I Know the BCI2000 uses stepwise linear discriminant analysis(SWLDA) to process the feature vectors. I have read some papers about this algorithm, but these papers all shows the step of enter/remove parameters like this:
When F is larger than Fa (F > Fa), the F will be added to the discriminant function; when F is less than Fa (F < Fa), the F will be removed from the discriminant funtion.
In BCI 2000,now the step is:
the most statistically significant input feature for predicting the target label (having a p-value < 0.1) is added to the discriminant function. After each new entry to the discriminant function, a backward stepwise analysis is performed to remove the least significant input features, having p-values > 0.15.
As it showed above, the two conclusions are contradictory. I don't know how to explain.
Looking forward your answer. Thanks very much!
From: Eddy
SWLDA
-
boulay
- Posts: 382
- Joined: 25 Dec 2011, 21:14
Re: SWLDA
First, F can be directly transformed to p, so F > Fa is the same as p < pa.
I think what you're asking is how can a feature be removed from the model for failing to meet some criterion, if it is only included in the model in the first place after meeting a stricter criterion. The answer is that the F or p-value associated with a given feature will change whenever the model is changed.

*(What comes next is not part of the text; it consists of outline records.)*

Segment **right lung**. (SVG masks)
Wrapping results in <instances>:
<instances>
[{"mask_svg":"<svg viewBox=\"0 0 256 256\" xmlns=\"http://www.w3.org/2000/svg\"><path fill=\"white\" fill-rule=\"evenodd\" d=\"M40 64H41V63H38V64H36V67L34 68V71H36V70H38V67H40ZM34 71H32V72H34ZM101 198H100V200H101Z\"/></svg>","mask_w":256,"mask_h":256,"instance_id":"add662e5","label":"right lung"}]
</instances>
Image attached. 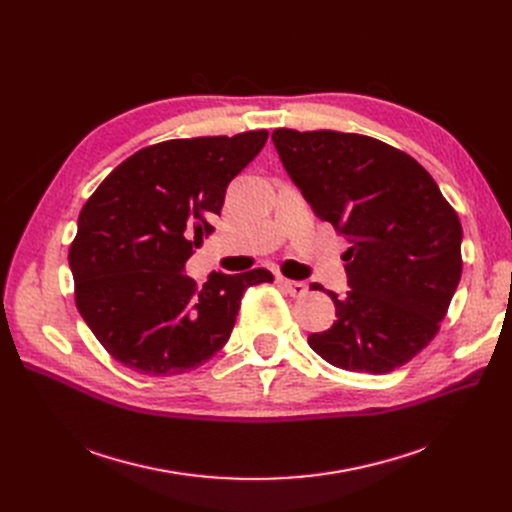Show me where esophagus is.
I'll return each mask as SVG.
<instances>
[{
  "label": "esophagus",
  "mask_w": 512,
  "mask_h": 512,
  "mask_svg": "<svg viewBox=\"0 0 512 512\" xmlns=\"http://www.w3.org/2000/svg\"><path fill=\"white\" fill-rule=\"evenodd\" d=\"M278 284L282 286V290L290 297H305L307 294V284L299 282V280H288L284 276H278Z\"/></svg>",
  "instance_id": "1"
}]
</instances>
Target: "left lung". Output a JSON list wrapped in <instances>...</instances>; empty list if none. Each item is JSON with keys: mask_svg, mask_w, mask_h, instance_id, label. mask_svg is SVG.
<instances>
[{"mask_svg": "<svg viewBox=\"0 0 512 512\" xmlns=\"http://www.w3.org/2000/svg\"><path fill=\"white\" fill-rule=\"evenodd\" d=\"M272 141L313 213L351 242V290H328L338 319L309 346L346 371L405 365L432 342L459 286V215L421 164L378 139L276 128Z\"/></svg>", "mask_w": 512, "mask_h": 512, "instance_id": "obj_1", "label": "left lung"}]
</instances>
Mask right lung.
I'll list each match as a JSON object with an SVG mask.
<instances>
[{
  "instance_id": "1",
  "label": "right lung",
  "mask_w": 512,
  "mask_h": 512,
  "mask_svg": "<svg viewBox=\"0 0 512 512\" xmlns=\"http://www.w3.org/2000/svg\"><path fill=\"white\" fill-rule=\"evenodd\" d=\"M267 141V130L174 139L130 155L78 215L70 247L76 307L116 361L145 375H178L228 342L249 286L267 270L184 274L213 232L226 188Z\"/></svg>"
}]
</instances>
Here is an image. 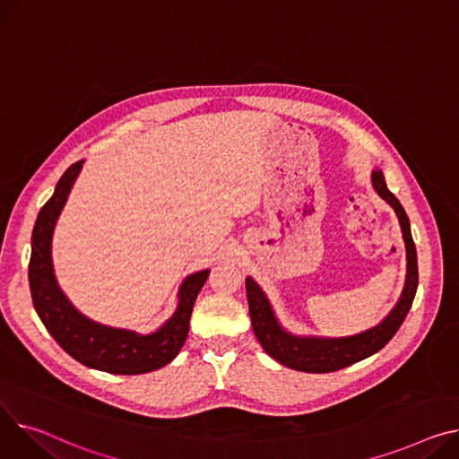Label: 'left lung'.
I'll use <instances>...</instances> for the list:
<instances>
[{"label": "left lung", "instance_id": "8db88e82", "mask_svg": "<svg viewBox=\"0 0 459 459\" xmlns=\"http://www.w3.org/2000/svg\"><path fill=\"white\" fill-rule=\"evenodd\" d=\"M371 182L375 192L394 210L399 218L403 239L406 247V282L396 300L393 310L375 326L363 330L345 338H325V335H299L286 330L281 321L274 316V310L264 290L253 281V277L246 279L249 314L253 323V332L260 342L262 349L279 363L286 365L290 369L302 373H332L340 371L349 365L361 361L373 356L396 333L404 323L411 302L415 299L419 271H417V251L411 238L410 220L401 201L396 199L385 185V178L380 168L371 171Z\"/></svg>", "mask_w": 459, "mask_h": 459}]
</instances>
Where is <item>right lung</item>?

See the section titled "Algorithms" on MATLAB's stepwisefit page. http://www.mathworks.com/help/toolbox/s ... sefit.html
I think what you're asking is how can a feature be removed from the model for failing to meet some criterion, if it is only included in the model in the first place after meeting a stricter criterion. The answer is that the F or p-value associated with a given feature will change whenever the model is changed.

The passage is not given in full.